Intervention de Caroline Coutant

Réunion du mardi 19 mars 2019 à 16h35
Commission d'enquête sur l'inclusion des élèves handicapés dans l'école et l'université de la république, quatorze ans après la loi du 11 février

Caroline Coutant, vice-présidente de l'association Info Droit Handicap :

Madame la présidente, monsieur le rapporteur, mesdames, messieurs les députés, nous tenons à vous remercier de votre invitation.

Je suis vice-présidente de l'association Info Droit Handicap, qui compte, à ce jour, 973 adhérents répartis sur toute la France. Notre association est axée sur les droits des personnes en situation de handicap et de leurs aidants, tous handicaps confondus.

Son principal atout repose sur l'utilisation des réseaux sociaux, dont un groupe Facebook qui compte 17 600 membres. Au cours de l'année 2018, nous avons traité 6 500 questions litigieuses. Nous connaissons donc particulièrement bien les difficultés qui jalonnent le parcours des familles.

Mais venons-en à l'objectif de cette table ronde. L'inclusion est devenue à la mode, chacun s'empare de cette notion de société inclusive, d'école inclusive, voire d'écriture inclusive, mais, en réalité, il existe un fossé entre l'utilisation démultipliée de ce terme et son application.
----------------
## Consigne
Répondez aux questions suivantes à partir du document source ci-dessus.
(a) À quelle date et à quelle heure la réunion a-t-elle eu lieu ?
(b) Combien d'adhérents l'association Info Droit Handicap compte-t-elle ?
(c) Combien de questions litigieuses l'association a-t-elle traitées au cours de l'année 2018 ?

Extraits d'un jeu de données de raisonnement spatial
----------------
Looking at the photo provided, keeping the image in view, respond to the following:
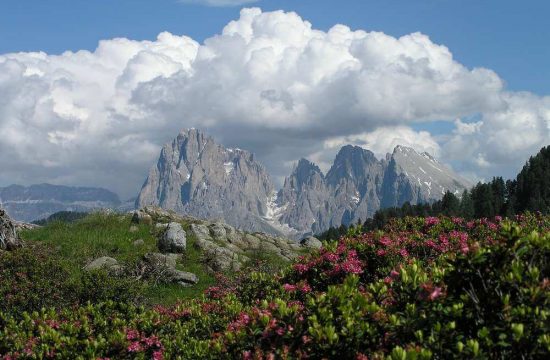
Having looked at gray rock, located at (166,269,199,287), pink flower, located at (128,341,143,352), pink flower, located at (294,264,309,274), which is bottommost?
gray rock, located at (166,269,199,287)

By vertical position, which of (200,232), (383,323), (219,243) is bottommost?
(383,323)

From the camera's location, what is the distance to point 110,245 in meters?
28.8

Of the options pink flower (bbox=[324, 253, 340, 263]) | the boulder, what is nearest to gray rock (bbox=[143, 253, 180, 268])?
the boulder

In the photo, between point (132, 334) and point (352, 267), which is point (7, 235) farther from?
point (352, 267)

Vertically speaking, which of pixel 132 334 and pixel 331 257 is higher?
pixel 331 257

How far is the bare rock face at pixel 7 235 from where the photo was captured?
2464 cm

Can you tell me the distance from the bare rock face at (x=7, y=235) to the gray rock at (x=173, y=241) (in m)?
7.50

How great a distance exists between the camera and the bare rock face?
2464 centimetres

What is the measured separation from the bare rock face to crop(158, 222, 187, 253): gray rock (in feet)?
24.6

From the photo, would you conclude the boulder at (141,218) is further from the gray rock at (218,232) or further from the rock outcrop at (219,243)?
the gray rock at (218,232)

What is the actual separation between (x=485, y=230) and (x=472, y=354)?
9.85 meters

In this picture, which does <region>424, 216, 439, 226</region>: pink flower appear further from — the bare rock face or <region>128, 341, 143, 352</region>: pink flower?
the bare rock face

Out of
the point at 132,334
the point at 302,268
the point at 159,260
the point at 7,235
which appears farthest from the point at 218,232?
the point at 132,334

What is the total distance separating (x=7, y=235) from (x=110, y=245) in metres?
5.50
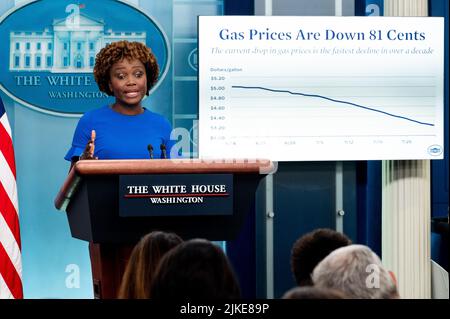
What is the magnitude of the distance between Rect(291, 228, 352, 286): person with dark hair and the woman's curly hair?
1.51m

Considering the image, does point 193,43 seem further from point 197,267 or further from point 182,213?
point 197,267

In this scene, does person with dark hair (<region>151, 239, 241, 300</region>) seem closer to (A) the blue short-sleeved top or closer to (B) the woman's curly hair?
(A) the blue short-sleeved top

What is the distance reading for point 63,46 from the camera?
----------------
## Corrigé
(a) Le mardi 19 mars 2019 à 16h35.
(b) 973 adhérents.
(c) 6 500 questions litigieuses.